━━━ Extrait du texte ━━━

Un cadeau de trop...
Pour commencer la
nouvelle année, ma mère adoptive m’a offert un jouet. Nom d’un chat, ce cadeau
m’a mis en furie ! Elle me traite comme si j’avais six ans, moi qui en ai plus
du double. Est-ce qu’elle s’attend vraiment à ce que je joue avec ce chiot en peluche,
que je le mordille et que je l’envoie en l’air comme celui tout usé et bon pour
la poubelle à qui j’ai déjà arraché une oreille…? La pauvre, on voit bien qu’elle n’a aucune idée des
problèmes d’articulations qui sont les miens !
Je n’ai pas voulu
lui faire de peine, je ne lui ai pas dit qu’elle me déconsidère en me traitant
comme un enfant. Cette manie qu’elle a de m’attribuer des
sentiments humains, c’est de l’anthropomorphisme. Il est vrai que je n’ai
jamais lutté très fort pour la détromper, je me suis souvent prêté au jeu en
lui laissant croire que je suis heureux quand je ronronne, que je souris dans
mon sommeil, que je médite comme Bouddha même quand je suis en sacristie. Parce
qu’elle le désirait, j’ai appris à lire et à parler ; il m’arrive même de
rire aux éclats pour lui faire plaisir. Mais depuis que j’ai lu un article (*)
dénonçant ce trait détestable, je résiste mal à l’envie de lui faire comprendre
que je suis un chat. Certes doté d’une intelligence et d’un sens de la
réflexion remarquables, mais un animal quand même !

━━━ Données extraites ━━━

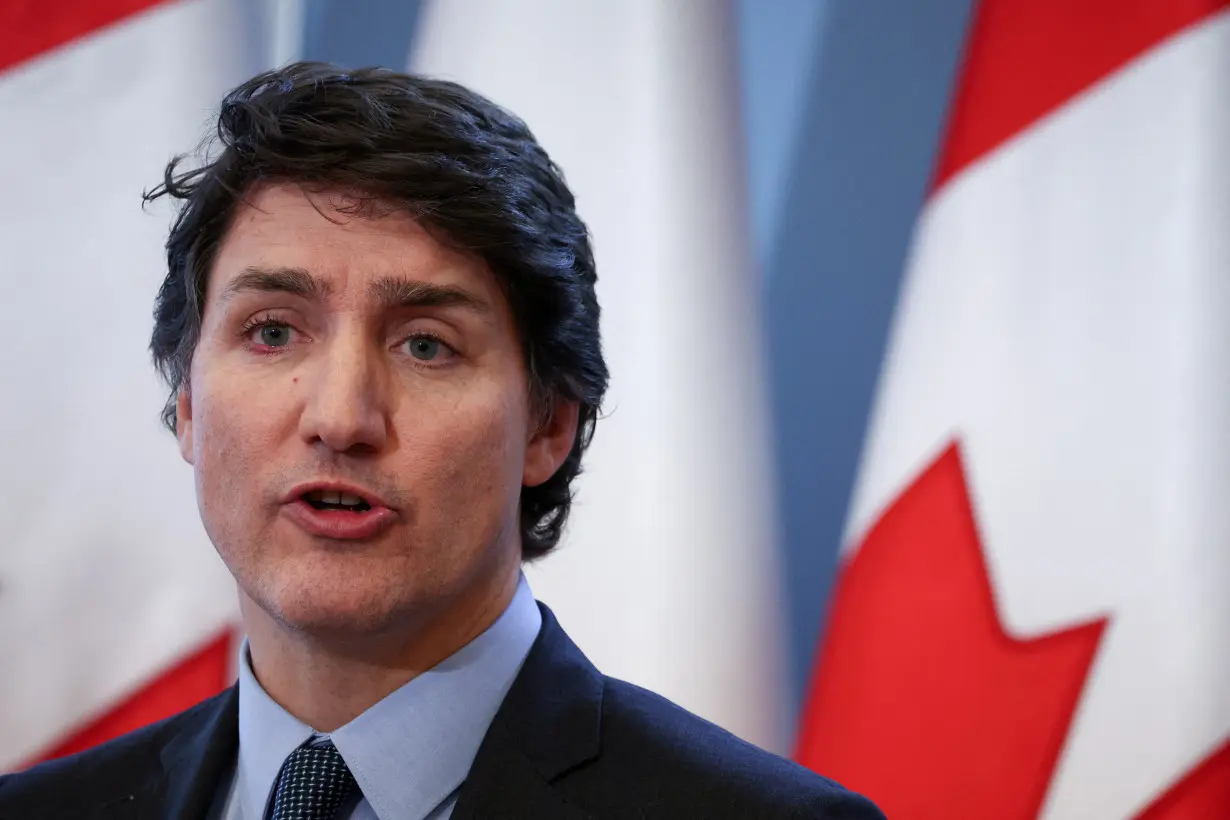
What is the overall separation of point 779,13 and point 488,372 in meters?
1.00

━━━
━━━ Données extraites ━━━

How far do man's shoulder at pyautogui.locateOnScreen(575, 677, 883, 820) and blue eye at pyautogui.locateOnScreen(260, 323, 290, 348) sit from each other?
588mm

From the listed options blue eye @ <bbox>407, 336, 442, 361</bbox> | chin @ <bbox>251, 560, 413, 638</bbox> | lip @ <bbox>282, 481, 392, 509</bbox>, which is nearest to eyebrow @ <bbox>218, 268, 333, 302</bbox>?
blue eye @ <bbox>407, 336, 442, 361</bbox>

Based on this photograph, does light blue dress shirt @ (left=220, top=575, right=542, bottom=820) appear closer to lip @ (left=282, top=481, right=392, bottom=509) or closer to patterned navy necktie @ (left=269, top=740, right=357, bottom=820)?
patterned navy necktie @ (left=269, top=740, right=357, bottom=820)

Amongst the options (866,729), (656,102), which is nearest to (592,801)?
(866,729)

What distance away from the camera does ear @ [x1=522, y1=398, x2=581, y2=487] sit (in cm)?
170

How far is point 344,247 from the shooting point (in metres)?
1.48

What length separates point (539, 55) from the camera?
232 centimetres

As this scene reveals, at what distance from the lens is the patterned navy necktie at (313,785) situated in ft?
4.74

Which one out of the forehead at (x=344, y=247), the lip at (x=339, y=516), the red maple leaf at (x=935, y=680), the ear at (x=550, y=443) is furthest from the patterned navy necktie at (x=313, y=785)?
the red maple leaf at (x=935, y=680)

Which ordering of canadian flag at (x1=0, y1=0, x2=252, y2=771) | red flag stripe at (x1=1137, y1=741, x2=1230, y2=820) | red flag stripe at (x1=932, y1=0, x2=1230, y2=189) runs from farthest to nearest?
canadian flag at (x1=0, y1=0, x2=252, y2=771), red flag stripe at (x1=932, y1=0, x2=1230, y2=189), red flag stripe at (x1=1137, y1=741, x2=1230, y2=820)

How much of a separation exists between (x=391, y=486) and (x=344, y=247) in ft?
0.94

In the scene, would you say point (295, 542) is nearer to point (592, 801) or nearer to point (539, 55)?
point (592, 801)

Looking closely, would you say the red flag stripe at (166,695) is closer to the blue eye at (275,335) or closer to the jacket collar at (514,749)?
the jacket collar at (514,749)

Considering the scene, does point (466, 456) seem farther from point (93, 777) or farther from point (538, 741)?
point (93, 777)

━━━

_Consigne_.
Dans le texte « Un cadeau de trop », quel jouet la mère adoptive a-t-elle offert pour commencer la nouvelle année ? La liste ci-dessus provient d'une autre source que le texte.

_Réponse_.
Un chiot en peluche.